SAM-DAQ: Segment Anything with Depth-adaptive Queries

Updated 15 November 2025

The paper introduces a prompt-free adaptation of a frozen SAM2 encoder using parallel depth-guided adapters and a query-driven temporal memory module to reduce manual prompts and GPU overhead.
It employs a multi-modal image encoder that fuses RGB and depth features via skip-connected adapters, enhancing spatial-temporal segmentation accuracy.
The framework achieves state-of-the-art performance on RGB-D VSOD benchmarks with measurable improvements in metrics like Eξ, Sα, Fβ, and reduced memory demands.

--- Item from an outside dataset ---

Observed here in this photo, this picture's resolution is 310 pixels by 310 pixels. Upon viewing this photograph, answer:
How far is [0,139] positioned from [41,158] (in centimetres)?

The Segment Anything Model with Depth-guided Adaptive Queries (SAM-DAQ) is a deep learning framework designed for RGB-D Video Salient Object Detection (VSOD), the problem of identifying moving, visually attractive objects in video sequences that contain both color (RGB) and depth (D) information for each frame. SAM-DAQ builds upon the Segment Anything Model (SAM2), overcoming three core limitations of state-of-the-art approaches: dependence on manual prompts, high GPU memory requirements from adapter architectures, and the computational expense of temporal attention across large memory banks. The framework introduces a prompt-free, parallel adapter-based multi-modal image encoder and a query-driven temporal memory module, achieving high performance and efficiency for RGB-D VSOD tasks.

1. Motivation and Key Innovations

RGB-D VSOD requires accurate spatial-temporal segmentation leveraging both color and depth features across frames. Existing vision foundation models like SAM or SAM2 excel at universal image segmentation but typically rely on manual point or box prompts at inference, which is impractical for automated video tasks. They also incur significant computational costs when adapted to sequential input streams, primarily due to memory-intensive adapter networks and attention over large external memory banks.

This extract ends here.